Merck & Company has agreed to pay $58m (£29m; €37m) to settle allegations that advertising for its analgesic rofecoxib (Vioxx) played down potential health risks.
The civil settlement ends investigations by 29 US states and the District of Columbia into Merck’s previous advertising practices for the drug. Tom Corbett, attorney general of Pennsylvania, said that the agreement is the largest in a multi-state consumer protection case involving drugs.
Mr Corbett said that in 1999 Merck had launched “an aggressive and deceptive advertising campaign which misrepresented the safety and improperly concealed the increased risks associated with Vioxx.” Hundreds of thousands of consumers demanded prescriptions for the drug before doctors had a chance to understand the side effects, he added.
“Consumers need clear information about the risks associated with prescription drugs so that they can make well informed decisions about their health care,” Mr Corbett said. “This settlement addresses all of our concerns and will restrict Merck’s ability to deceptively promote any of their products.”
The agreement requires Merck to submit all new television advertisements for its drugs to the Food and Drug Administration for review for the next seven years.
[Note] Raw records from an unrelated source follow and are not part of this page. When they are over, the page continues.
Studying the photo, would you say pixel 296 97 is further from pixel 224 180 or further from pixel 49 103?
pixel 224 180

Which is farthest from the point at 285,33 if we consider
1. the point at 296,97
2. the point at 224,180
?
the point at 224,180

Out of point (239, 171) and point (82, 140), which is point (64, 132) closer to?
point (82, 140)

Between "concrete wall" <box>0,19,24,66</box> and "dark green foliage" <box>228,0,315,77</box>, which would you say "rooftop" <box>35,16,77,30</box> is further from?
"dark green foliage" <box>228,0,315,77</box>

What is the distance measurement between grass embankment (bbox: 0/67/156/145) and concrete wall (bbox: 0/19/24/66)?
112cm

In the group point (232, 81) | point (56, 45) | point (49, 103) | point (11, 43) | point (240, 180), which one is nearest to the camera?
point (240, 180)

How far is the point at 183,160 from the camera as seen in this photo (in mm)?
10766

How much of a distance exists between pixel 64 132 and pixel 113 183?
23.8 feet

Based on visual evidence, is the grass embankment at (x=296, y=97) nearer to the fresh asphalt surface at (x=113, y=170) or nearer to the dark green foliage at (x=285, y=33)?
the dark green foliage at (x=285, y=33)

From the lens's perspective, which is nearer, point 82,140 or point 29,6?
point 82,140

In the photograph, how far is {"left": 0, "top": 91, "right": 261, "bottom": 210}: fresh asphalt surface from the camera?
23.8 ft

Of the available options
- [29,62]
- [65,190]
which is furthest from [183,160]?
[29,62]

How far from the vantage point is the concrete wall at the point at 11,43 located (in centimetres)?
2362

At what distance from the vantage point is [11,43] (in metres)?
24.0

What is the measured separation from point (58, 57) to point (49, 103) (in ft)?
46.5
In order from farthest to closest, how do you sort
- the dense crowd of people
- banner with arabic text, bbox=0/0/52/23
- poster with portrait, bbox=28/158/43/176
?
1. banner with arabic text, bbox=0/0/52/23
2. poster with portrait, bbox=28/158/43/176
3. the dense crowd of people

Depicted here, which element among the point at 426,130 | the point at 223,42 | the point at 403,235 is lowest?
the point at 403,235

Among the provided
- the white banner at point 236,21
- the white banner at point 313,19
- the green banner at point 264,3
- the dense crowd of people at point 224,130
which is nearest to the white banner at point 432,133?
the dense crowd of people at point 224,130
The company is also prohibited from engaging in “ghost writing,” after allegations that people working for the company or otherwise connected with it wrote positive articles and papers about rofecoxib.
“Some of these articles looked as though they were being published by an independent doctor or organisation, but they were allegedly written by people who worked for, or had some interest in, Merck,” said Mr Corbett.
In a statement published this week Merck acknowledged that it had reached civil settlements “to resolve previously disclosed investigations under state consumer protection laws related to past activities for Vioxx.” The company said that it had “acted in good faith and that the company’s activities in support of Vioxx were intended to fully comply with relevant regulations.”
Bruce Kuhlik, executive vice president and general counsel to Merck, said in the statement, “Merck remains committed to communications that help patients and their physicians choose medicines based on accurate, fair, and balanced information.” He added, “Today’s agreement enables Merck to put this matter behind us and focus on what Merck does best, developing new medicines.”
Merck withdrew rofecoxib in September 2004, after studies linked it to an increased risk of heart attack and stroke. The company agreed six months ago to pay $4.9bn to settle about 26 000 lawsuits (BMJ 2008;336:580-1, 15 Mar doi: 10.1136/bmj.39513.541296.DB).